Tears - As lágrimas de uma menina escrita por manasama677


Capítulo 1
Tears - As lágrimas de uma menina (Capítulo único)




Este capítulo também está disponível no +Fiction: plusfiction.com/book/798609/chapter/1

Sempre que eu voltava da aula, o assunto do meu irmão com a minha mãe era o mesmo:

 

— AHHHHH! Que ódio daquele professor desgraçado!

— O que foi, menino?

— Um F! Como ele se atreve?

— Mas você acertou alguma coisa?

— Não!!

— Mas então, do que você está reclamando?

— Gente, cheguei.

— Mas é que ele…!!

— Aiai, ninguém me ouve.

 

Todo dia era isso, até que ele foi reprovado de uma vez. Conclusão: eu já o odiava antes mesmo de conhecê-lo…

 

(…)

 

— Cecille! Cecille! Rápido, preciso te dizer uma coisa!

— O que foi, Ada?

— Sabe o professor que começou o ano afastado porque estava doente? O Sr. Felps, que o substituía, está comentando que ele volta a partir da semana que vem!

— Sério? E aquele caderno de questões que a gente deveria entregar, o que vai acontecer com ele?

— Sei lá, estão dizendo que ele não vai mais levar esse trabalho em consideração só porque foi outro professor que passou! Aliás, estão dizendo que ele é terrivelmente chato! Sabia que eu estou até com medo de ele ser aquele professor que o seu irmão vivia falando? Seria muito azar, né?

— Ah, nem me fala!

 

A semana seguinte chegou e, com ela, o professor que a partir dali nos daria aula de matemática até o fim do ano.

 

— O nome dele é Ryan Spencer. Vi no mural a caminho daqui. E aí, é ele?

— O nome dele é o quê?

— Ryan. Spencer.

— Ai, não. Não. Pelo nome, é o próprio…! Espero que seja outro cara com o mesmo nome. Mas só a mamãe poderia responder essa, já que veio aqui no colégio umas sessenta vezes falar com ele no ano passado. Pior que sempre voltava para casa dizendo que ele era um cavalheiro! Pode isso? Que raiva!

— Vocês duas, que estão conversando, saberiam resolver esta questão que acabei de colocar no quadro?

— O quêêêêê?!

 

Ele era tão jovem que poderia ser facilmente confundido com qualquer um de nós. Eu podia jurar que se tratava de um aluno novo e não um professor.

— Quando foi que ele assinou isso, que eu não vi? - Ada me perguntou. Eu só queria sumir, então fiquei em silêncio.

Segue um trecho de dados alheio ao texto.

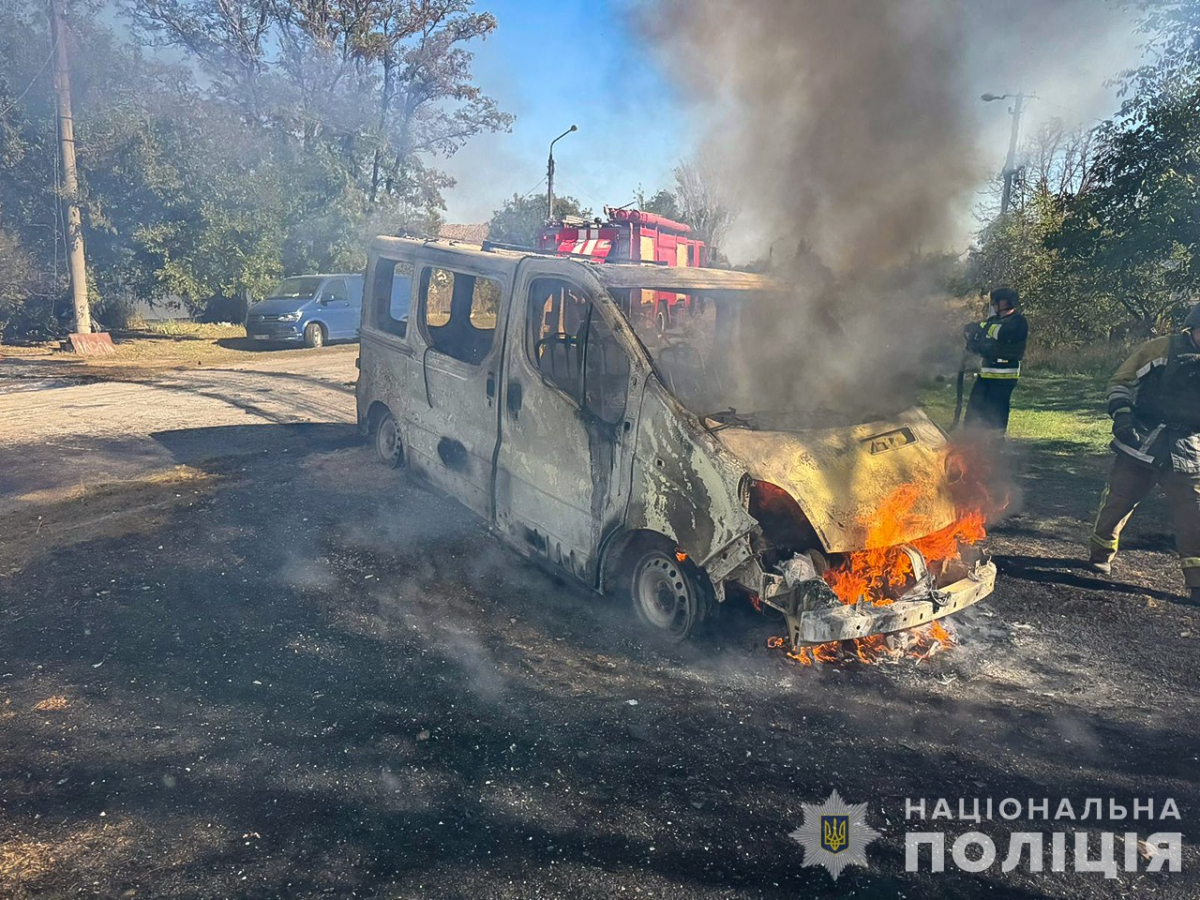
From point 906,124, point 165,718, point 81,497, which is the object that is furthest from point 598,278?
point 81,497

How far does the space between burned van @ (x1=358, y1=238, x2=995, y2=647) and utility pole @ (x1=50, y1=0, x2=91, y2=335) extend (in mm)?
13781

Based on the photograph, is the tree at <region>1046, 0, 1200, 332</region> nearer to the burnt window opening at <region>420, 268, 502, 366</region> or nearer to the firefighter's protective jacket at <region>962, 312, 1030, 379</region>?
the firefighter's protective jacket at <region>962, 312, 1030, 379</region>

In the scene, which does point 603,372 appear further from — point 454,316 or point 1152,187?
point 1152,187

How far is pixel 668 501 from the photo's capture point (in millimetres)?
3838

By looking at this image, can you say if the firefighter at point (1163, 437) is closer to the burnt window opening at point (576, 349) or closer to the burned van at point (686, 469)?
the burned van at point (686, 469)

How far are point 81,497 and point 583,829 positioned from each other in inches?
225

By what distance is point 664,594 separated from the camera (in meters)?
4.12

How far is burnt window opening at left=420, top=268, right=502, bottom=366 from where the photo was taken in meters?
5.64

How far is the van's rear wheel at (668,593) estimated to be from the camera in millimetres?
3891

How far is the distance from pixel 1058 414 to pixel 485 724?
33.4 feet

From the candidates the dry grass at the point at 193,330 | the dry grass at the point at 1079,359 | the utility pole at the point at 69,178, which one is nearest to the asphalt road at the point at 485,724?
the dry grass at the point at 1079,359

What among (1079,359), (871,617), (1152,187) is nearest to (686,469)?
(871,617)

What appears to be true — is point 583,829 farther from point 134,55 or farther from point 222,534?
point 134,55

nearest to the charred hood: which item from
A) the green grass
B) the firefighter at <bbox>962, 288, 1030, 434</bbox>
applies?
the green grass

— Se nenhuma das duas tomar a iniciativa, eu vou apontar uma de vocês.

— ELA!! - eu e Ada berramos, apontando uma para a outra.

— Professor – Ada me olhou com aquela cara de “o que é que você vai falar, garota?” - O senhor ainda não se apresentou!

 

Ora essa. “Senhor”. Que vacilo. O cara é tão jovem que parece que nunca fez a barba na vida!

 

— Ah, sobre isso...acho que uma de vocês acabou de dizer o meu nome – ele rebateu, apontando para nós com uma régua. Bom, mas tudo bem, vamos seguir o protocolo desta vez.

— Ufa…

— Quieta!

— O meu nome é Ryan. Ryan Spencer. Para vocês, Sr. Spencer. Sou seu professor de matemática oficial. Uma pneumonia me afastou nos primeiros dias de aula, mas não se preocupem, eu estou bem agora.

— Poderia ter ficado de molho mais tempo – eu cochichei para Ada. Ela me deu uma cotovelada.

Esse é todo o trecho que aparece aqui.